[
https://issues.jboss.org/browse/ISPN-2612?page=com.atlassian.jira.plugin....
]
Dan Berindei resolved ISPN-2612.
--------------------------------
Resolution: Won't Fix
[~mlinhard], it looks like the problem is that you don't have enough threads in your
OOB thread pool, and the RSVP ACK message from the coordinator back to the self is
dropped. It is resent after UNICAST.stable_interval expires (5 seconds with your
configuration), but it is dropped again because 1 OOB thread is waiting for CH_UPDATE
responses and 1 thread is busy sending the RSVP ACK message (sending doesn't take
long, but JGroups doesn't wait at all before dropping the message).
I must have gotten lucky when I ran the test last night, because I tried it again after
looking at the logs and I got the same TimeoutException you did. It went away when I
increased oob_thread_pool.max_threads to 4.
I'm not sure what the absolute minimum number of OOB threads is, but I recommend
running with the defaults in jgroups-udp.xml. JGroups won't start more threads than it
needs, so I don't see a reason to move from the defaults.
Please reopen the JIRA if you can still reproduce it with 4 or more OOB threads.
Problem broadcasting CH_UPDATE command
--------------------------------------
Key: ISPN-2612
URL:
https://issues.jboss.org/browse/ISPN-2612
Project: Infinispan
Issue Type: Bug
Components: RPC
Affects Versions: 5.2.0.Beta5
Reporter: Michal Linhard
Assignee: Dan Berindei
Priority: Blocker
Fix For: 5.2.0.CR2
Attachments: session-cluster.xml, test.zip, test_TRACE.zip
Infinispan 5.2.0.Beta5
JGroups 3.2.4.Final
Steps to reproduce (I'm using two virtual interfaces test1, test2)
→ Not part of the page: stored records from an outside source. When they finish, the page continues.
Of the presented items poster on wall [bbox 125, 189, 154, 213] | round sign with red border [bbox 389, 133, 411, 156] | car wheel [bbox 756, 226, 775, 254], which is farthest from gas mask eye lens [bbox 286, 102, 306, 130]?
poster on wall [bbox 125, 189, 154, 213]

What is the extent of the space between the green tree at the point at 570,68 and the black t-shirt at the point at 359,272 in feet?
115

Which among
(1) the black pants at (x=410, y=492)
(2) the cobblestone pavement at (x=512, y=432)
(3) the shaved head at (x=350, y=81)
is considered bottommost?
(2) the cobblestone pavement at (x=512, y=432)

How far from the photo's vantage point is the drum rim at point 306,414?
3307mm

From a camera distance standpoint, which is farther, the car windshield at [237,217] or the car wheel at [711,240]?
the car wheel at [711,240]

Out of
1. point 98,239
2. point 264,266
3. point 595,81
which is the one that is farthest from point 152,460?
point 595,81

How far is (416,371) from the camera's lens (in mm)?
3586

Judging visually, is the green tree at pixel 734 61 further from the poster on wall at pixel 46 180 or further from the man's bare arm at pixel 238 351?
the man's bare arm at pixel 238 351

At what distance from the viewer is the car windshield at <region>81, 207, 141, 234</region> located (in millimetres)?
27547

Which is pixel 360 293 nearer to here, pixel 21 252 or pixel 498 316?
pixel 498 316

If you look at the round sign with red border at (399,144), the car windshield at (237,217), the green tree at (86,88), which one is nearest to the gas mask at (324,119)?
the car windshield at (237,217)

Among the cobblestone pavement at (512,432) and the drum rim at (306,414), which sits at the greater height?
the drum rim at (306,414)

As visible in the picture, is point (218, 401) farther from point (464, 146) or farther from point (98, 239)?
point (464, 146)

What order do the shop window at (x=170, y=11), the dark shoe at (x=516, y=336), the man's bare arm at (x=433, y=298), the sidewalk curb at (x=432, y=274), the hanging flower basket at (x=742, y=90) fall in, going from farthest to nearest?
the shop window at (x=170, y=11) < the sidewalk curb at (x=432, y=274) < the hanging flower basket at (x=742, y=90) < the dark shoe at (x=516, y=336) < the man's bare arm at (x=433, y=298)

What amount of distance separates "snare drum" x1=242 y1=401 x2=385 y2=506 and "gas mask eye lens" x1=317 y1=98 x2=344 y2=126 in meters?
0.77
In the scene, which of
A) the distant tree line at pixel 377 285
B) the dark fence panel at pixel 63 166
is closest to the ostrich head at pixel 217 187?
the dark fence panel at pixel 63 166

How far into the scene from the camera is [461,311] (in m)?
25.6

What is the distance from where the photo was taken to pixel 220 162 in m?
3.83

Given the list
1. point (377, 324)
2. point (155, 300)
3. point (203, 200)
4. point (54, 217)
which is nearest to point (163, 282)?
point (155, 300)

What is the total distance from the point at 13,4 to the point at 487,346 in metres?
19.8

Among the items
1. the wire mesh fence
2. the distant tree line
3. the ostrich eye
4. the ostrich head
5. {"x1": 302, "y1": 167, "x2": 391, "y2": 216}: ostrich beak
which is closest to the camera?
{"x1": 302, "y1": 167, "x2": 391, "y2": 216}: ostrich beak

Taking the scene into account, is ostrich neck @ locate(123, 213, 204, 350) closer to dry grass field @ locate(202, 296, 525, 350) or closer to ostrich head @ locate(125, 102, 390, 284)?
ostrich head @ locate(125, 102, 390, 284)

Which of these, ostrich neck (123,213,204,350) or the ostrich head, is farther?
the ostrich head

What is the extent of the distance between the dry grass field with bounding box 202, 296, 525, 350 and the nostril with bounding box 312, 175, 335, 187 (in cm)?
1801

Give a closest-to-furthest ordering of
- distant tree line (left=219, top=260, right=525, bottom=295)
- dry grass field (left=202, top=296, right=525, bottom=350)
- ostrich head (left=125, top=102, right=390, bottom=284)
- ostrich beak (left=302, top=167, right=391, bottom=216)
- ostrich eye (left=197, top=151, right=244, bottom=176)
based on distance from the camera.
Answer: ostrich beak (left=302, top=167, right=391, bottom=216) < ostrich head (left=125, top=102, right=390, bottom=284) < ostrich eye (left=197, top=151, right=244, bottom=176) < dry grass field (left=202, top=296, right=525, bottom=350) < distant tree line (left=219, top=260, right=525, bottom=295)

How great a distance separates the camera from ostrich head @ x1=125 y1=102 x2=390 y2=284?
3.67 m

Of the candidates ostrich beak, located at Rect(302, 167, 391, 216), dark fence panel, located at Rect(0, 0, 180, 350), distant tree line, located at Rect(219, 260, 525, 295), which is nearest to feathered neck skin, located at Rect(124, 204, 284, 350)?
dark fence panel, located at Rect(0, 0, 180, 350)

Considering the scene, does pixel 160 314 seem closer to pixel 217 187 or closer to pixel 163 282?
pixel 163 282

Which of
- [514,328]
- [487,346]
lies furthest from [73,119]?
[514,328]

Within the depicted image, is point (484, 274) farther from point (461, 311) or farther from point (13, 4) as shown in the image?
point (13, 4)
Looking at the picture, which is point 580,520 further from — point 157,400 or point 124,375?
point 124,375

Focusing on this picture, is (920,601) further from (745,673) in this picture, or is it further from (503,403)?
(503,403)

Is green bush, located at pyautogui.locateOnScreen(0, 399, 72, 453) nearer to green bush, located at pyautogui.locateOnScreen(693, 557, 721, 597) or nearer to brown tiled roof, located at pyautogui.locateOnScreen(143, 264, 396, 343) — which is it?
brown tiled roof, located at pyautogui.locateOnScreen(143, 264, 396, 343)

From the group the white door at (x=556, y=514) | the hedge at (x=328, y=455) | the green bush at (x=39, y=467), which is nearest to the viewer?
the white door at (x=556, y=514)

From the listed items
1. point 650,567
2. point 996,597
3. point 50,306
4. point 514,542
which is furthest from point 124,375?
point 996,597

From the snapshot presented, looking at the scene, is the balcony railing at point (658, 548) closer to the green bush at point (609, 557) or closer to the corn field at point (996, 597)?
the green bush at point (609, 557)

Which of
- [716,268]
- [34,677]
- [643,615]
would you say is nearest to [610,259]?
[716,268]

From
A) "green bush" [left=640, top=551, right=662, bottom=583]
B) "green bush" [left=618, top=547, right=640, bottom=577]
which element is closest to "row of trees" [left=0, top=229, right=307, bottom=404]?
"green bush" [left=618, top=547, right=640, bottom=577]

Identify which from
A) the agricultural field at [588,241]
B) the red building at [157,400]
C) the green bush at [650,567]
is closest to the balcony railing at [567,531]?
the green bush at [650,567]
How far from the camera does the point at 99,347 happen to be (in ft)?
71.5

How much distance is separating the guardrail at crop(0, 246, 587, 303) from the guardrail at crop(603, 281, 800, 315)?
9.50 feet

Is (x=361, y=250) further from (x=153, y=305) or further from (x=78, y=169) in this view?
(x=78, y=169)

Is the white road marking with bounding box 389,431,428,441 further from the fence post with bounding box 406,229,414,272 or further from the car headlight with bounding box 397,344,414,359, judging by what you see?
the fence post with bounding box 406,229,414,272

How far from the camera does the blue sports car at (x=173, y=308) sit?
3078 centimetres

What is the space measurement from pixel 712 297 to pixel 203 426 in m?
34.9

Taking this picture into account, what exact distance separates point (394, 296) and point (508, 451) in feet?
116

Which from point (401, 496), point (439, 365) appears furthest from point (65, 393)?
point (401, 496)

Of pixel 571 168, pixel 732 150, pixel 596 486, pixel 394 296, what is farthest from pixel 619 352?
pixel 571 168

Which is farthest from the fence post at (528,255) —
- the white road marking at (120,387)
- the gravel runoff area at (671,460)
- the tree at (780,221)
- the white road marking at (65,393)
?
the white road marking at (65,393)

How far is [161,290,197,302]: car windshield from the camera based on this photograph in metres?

1. Start org.jboss.qa.jdg.Test with -Djgroups.udp.bind_addr=test1
-Djava.net.preferIPv4Stack=true
2. wait 10 sec
3. Start org.jboss.qa.jdg.Test with -Djgroups.udp.bind_addr=test2
-Djava.net.preferIPv4Stack=true
After 5 seconds there should be this timeout exception:
{code}
19:42:14,146 WARN [org.infinispan.topology.CacheTopologyControlCommand]
(OOB-2,mlinhard-work-37329) ISPN000071: Caught exception when handling command
CacheTopologyControlCommand{cache=___defaultcache, type=REBALANCE_CONFIRM,
sender=mlinhard-work-47337, joinInfo=null, topologyId=1, currentCH=null, pendingCH=null,
throwable=null, viewId=1}
java.util.concurrent.ExecutionException: org.infinispan.CacheException:
org.jgroups.TimeoutException: TimeoutException
at java.util.concurrent.FutureTask$Sync.innerGet(FutureTask.java:232)
at java.util.concurrent.FutureTask.get(FutureTask.java:91)
at
org.infinispan.topology.ClusterTopologyManagerImpl.executeOnClusterSync(ClusterTopologyManagerImpl.java:563)
at
org.infinispan.topology.ClusterTopologyManagerImpl.broadcastConsistentHashUpdate(ClusterTopologyManagerImpl.java:349)
at
org.infinispan.topology.ClusterTopologyManagerImpl.handleRebalanceCompleted(ClusterTopologyManagerImpl.java:213)
at
org.infinispan.topology.CacheTopologyControlCommand.doPerform(CacheTopologyControlCommand.java:160)
at
org.infinispan.topology.CacheTopologyControlCommand.perform(CacheTopologyControlCommand.java:137)
at
org.infinispan.remoting.transport.jgroups.CommandAwareRpcDispatcher.executeCommandFromLocalCluster(CommandAwareRpcDispatcher.java:252)
at
org.infinispan.remoting.transport.jgroups.CommandAwareRpcDispatcher.handle(CommandAwareRpcDispatcher.java:219)
at org.jgroups.blocks.RequestCorrelator.handleRequest(RequestCorrelator.java:483)
at org.jgroups.blocks.RequestCorrelator.receiveMessage(RequestCorrelator.java:390)
at org.jgroups.blocks.RequestCorrelator.receive(RequestCorrelator.java:248)
at org.jgroups.blocks.MessageDispatcher$ProtocolAdapter.up(MessageDispatcher.java:598)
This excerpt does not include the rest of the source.